The era of operating system vulnerability is slowly drawing to a close, with more than nine out of ten published software vulnerabilities now appearing in applications, Microsoft's latest half-yearly report has suggested.
According to the company's Security Intelligence Report for the first half of 2008, OS vulnerabilities are now stable at between 6 and 8 percent of those reported, a level they have been at since the first half of 2006. Vulnerabilities in Windows XP and Vista have shown a modest decrease in 2008, continuing a similar trend over the same period.
But the report paints a more complex picture in terms of which platforms are the ones most likely to run vulnerable applications. Vista scores well, with Microsoft-based software accounting for only 6 percent of vulnerabilities on that platform, with none of the top ten browser-based holes hitting the OS.
Over the period, the biggest Vista-based software vulnerabilities appeared to be in two ActiveX controls installed only in China, which would seem to confirm the relative obscurity of serious issues on the platform.
XP, by contrast, is still Microsoft's biggest headache, with 42 percent of all app holes on that platform coming from Microsoft's own software.
Using the number of PC's cleaned per 1,000 executions of Microsoft's own Malicious Software Removal Tools (MSRT), Visa SP1 scored 4.5, while the different updates of XP scored between 9.2 and 33.8. All of this confirms what has been well established in the past - XP and its applications are still relatively vulnerable, while the newer Vista and its applications do considerably better.
Across the industry as a whole, software vulnerabilities classified by the industry standard Common Vulnerability Scoring System v2 (CVSSv2) as ‘severe' now account for 7.3 percent of those made public, with a startling 41 percent classified as ‘high'. More encouragingly, Microsoft reports, only 10.4 percent of holes had publically-available exploit code.
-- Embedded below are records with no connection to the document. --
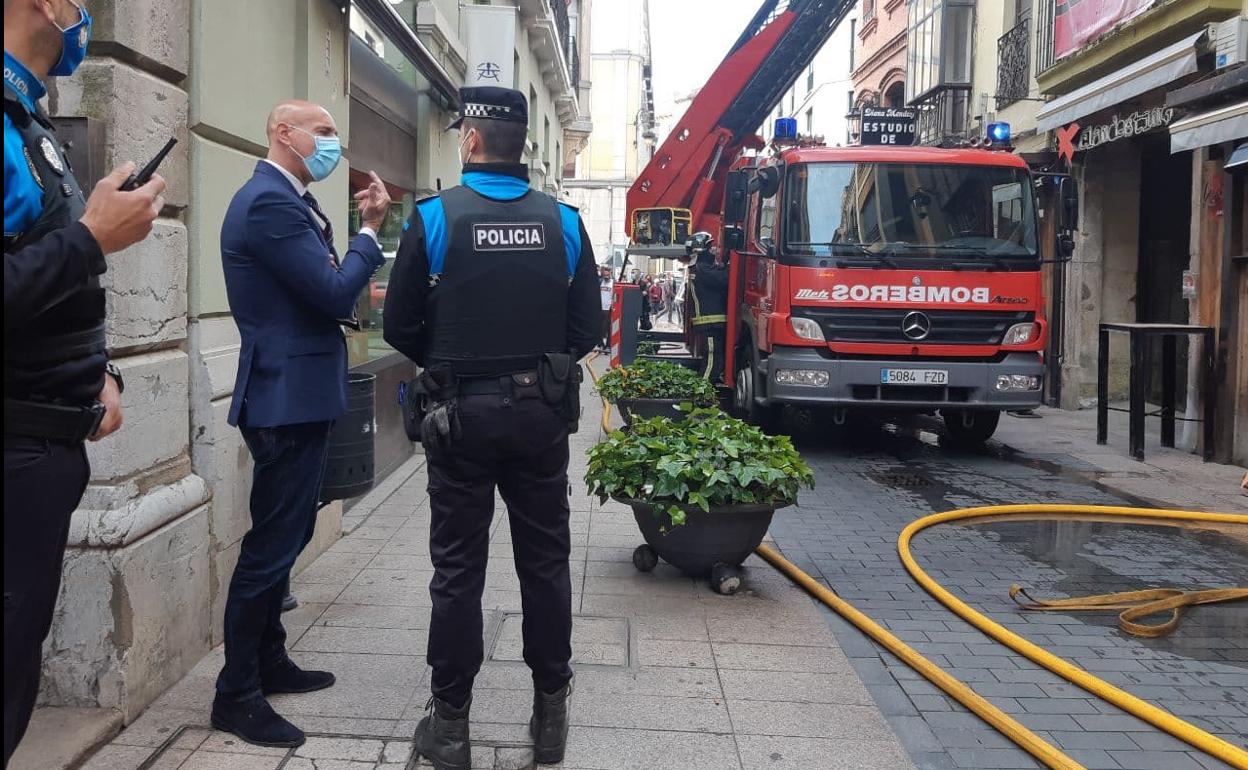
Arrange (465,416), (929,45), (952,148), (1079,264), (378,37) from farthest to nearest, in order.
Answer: (929,45) < (1079,264) < (952,148) < (378,37) < (465,416)

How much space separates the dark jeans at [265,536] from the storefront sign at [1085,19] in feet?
38.3

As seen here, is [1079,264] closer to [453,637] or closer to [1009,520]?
[1009,520]

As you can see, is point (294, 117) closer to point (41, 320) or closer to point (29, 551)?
point (41, 320)

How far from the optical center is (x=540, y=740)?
3.49 m

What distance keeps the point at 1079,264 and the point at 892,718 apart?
501 inches

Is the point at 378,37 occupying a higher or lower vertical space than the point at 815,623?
higher

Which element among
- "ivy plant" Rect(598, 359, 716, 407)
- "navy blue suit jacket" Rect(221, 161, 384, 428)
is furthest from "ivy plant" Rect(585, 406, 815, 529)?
"ivy plant" Rect(598, 359, 716, 407)

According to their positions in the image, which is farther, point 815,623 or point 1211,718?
point 815,623

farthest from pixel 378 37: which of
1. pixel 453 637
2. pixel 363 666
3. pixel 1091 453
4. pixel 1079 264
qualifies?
pixel 1079 264

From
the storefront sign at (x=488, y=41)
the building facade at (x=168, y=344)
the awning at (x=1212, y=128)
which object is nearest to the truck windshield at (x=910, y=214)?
the awning at (x=1212, y=128)

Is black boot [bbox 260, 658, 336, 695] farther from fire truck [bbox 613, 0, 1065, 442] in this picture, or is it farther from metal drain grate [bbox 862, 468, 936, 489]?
fire truck [bbox 613, 0, 1065, 442]

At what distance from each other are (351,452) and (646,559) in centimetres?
185

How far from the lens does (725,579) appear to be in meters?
5.38

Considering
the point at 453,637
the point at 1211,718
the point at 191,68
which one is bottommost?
the point at 1211,718
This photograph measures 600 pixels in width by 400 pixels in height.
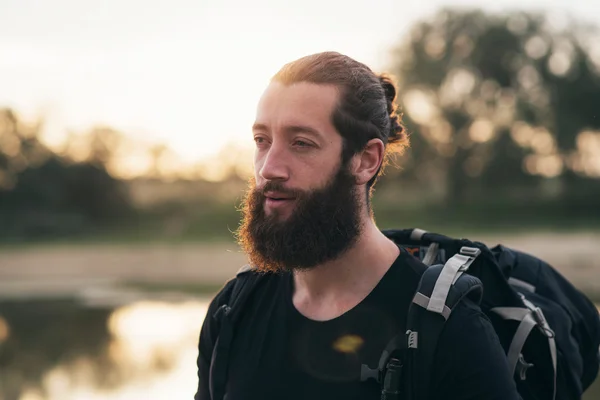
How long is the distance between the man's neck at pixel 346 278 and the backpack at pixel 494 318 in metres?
0.15

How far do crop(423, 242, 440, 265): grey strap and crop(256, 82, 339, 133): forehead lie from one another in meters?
0.54

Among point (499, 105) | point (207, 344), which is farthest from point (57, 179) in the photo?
point (207, 344)

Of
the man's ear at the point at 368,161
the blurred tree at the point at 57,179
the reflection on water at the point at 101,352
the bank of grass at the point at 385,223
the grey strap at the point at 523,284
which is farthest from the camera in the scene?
the blurred tree at the point at 57,179

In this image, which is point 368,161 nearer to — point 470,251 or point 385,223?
point 470,251

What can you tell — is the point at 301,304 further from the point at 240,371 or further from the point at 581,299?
the point at 581,299

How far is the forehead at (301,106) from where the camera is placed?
7.33ft

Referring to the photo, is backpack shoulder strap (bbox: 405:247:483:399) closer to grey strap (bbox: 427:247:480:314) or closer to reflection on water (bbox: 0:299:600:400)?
grey strap (bbox: 427:247:480:314)

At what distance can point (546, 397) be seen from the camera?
2.22 metres

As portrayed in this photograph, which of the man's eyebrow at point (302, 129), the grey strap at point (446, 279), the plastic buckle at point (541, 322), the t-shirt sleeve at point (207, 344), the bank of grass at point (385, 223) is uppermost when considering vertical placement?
the man's eyebrow at point (302, 129)

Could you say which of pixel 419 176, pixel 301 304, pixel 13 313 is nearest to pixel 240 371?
pixel 301 304

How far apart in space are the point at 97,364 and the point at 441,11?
31.7 metres

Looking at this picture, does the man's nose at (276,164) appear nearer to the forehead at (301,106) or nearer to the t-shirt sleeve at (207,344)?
the forehead at (301,106)

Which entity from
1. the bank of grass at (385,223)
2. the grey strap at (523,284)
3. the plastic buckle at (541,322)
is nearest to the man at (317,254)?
the plastic buckle at (541,322)

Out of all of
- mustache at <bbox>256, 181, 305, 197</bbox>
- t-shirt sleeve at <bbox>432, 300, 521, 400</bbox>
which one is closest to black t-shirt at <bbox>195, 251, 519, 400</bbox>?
t-shirt sleeve at <bbox>432, 300, 521, 400</bbox>
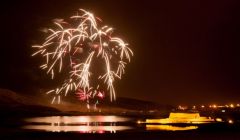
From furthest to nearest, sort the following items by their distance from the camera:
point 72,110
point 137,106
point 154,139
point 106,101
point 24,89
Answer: point 137,106
point 106,101
point 24,89
point 72,110
point 154,139

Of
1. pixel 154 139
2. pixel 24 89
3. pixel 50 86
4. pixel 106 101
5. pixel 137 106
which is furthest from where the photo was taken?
pixel 137 106

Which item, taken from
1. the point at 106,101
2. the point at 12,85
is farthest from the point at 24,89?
the point at 106,101

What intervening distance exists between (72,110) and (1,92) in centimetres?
2275

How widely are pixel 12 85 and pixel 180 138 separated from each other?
388 feet

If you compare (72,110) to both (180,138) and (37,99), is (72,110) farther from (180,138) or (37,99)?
(180,138)

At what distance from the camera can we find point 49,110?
13275 cm

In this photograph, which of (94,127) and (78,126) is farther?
(78,126)

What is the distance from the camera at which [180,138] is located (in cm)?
3491

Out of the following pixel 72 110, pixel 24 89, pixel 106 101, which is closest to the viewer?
pixel 72 110

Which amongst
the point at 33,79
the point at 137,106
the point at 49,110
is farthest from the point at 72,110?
the point at 137,106

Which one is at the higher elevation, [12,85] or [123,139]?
[12,85]

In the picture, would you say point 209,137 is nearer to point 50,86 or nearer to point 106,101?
point 50,86

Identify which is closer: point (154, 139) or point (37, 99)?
point (154, 139)

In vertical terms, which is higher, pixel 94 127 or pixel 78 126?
pixel 78 126
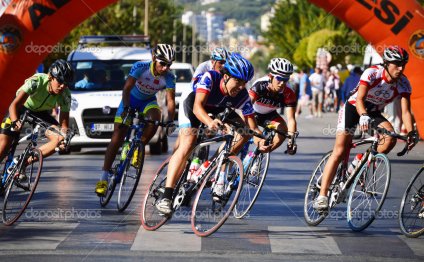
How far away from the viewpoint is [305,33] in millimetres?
106500

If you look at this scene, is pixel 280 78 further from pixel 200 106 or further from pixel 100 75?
pixel 100 75

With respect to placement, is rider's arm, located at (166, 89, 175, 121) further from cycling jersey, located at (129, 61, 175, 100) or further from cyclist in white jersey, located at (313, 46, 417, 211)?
cyclist in white jersey, located at (313, 46, 417, 211)

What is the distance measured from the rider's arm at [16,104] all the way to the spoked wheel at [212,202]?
2.20 meters

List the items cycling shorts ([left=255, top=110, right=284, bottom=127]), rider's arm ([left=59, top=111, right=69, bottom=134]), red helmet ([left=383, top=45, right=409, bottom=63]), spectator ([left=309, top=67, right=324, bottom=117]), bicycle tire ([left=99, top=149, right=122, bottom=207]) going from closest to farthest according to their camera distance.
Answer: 1. red helmet ([left=383, top=45, right=409, bottom=63])
2. rider's arm ([left=59, top=111, right=69, bottom=134])
3. bicycle tire ([left=99, top=149, right=122, bottom=207])
4. cycling shorts ([left=255, top=110, right=284, bottom=127])
5. spectator ([left=309, top=67, right=324, bottom=117])

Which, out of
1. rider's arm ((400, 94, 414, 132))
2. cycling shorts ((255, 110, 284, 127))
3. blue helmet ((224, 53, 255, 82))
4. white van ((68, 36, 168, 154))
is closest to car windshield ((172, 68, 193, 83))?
white van ((68, 36, 168, 154))

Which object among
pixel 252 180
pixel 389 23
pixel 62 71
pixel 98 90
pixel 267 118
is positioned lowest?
pixel 252 180

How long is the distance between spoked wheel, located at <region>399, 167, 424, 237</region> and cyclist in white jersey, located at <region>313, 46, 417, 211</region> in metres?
0.56

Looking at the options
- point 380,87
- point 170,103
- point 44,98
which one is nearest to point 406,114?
point 380,87

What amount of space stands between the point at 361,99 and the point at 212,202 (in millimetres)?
1712

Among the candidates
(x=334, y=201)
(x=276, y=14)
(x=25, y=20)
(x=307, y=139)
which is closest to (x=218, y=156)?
(x=334, y=201)

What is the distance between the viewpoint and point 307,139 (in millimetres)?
27188

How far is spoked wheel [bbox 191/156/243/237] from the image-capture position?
32.8ft

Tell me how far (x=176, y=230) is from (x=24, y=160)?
1734 mm

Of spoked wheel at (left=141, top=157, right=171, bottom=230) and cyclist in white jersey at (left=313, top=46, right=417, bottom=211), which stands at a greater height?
cyclist in white jersey at (left=313, top=46, right=417, bottom=211)
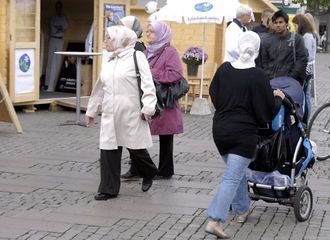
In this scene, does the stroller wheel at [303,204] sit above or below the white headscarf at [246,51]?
below

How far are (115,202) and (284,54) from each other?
8.46 feet

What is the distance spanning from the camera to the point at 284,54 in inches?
316

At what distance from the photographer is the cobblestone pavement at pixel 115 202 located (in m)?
5.89

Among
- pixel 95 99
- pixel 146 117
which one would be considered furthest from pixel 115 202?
pixel 95 99

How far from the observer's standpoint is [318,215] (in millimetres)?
6512

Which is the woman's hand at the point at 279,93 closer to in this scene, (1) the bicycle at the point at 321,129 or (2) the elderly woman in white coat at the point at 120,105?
(2) the elderly woman in white coat at the point at 120,105

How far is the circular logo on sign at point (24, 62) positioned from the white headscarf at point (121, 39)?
5980mm

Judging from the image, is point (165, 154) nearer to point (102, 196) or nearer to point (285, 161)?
point (102, 196)

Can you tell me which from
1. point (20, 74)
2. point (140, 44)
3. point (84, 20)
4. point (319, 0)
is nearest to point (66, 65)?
point (84, 20)

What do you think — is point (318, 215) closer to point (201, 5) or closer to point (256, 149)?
point (256, 149)

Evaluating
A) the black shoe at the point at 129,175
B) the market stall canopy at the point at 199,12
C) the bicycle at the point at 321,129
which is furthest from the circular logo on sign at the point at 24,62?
the black shoe at the point at 129,175

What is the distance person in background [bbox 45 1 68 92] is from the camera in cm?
1548

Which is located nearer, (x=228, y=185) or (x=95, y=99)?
(x=228, y=185)

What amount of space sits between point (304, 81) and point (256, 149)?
8.80ft
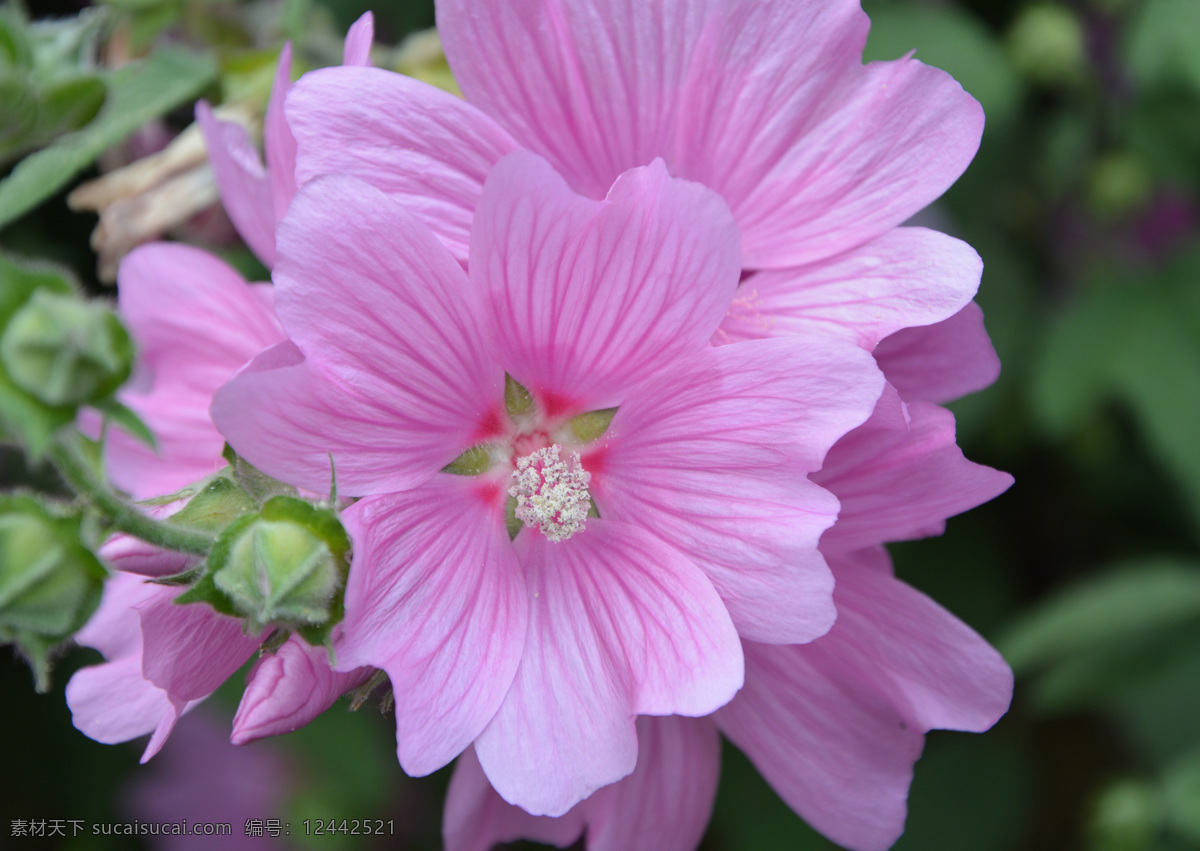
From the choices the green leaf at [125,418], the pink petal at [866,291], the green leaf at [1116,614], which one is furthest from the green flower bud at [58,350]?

In truth, it is extremely hard to gauge from the report how Windows is stacking up against rival platforms such as Apple or Linux in terms of OS and app holes, but the overall message to take away appears to be that the OS is not the main worry. The big concern now is browsers on all platforms, including Windows.
Analysing these by locale showed that China was the most likely place for browser-based exploits to hit, with 46.6 percent of them happening in that country across all platforms. The US came second on 23 percent, Russia third with 7 percent and the UK some way back with 2.4 percent.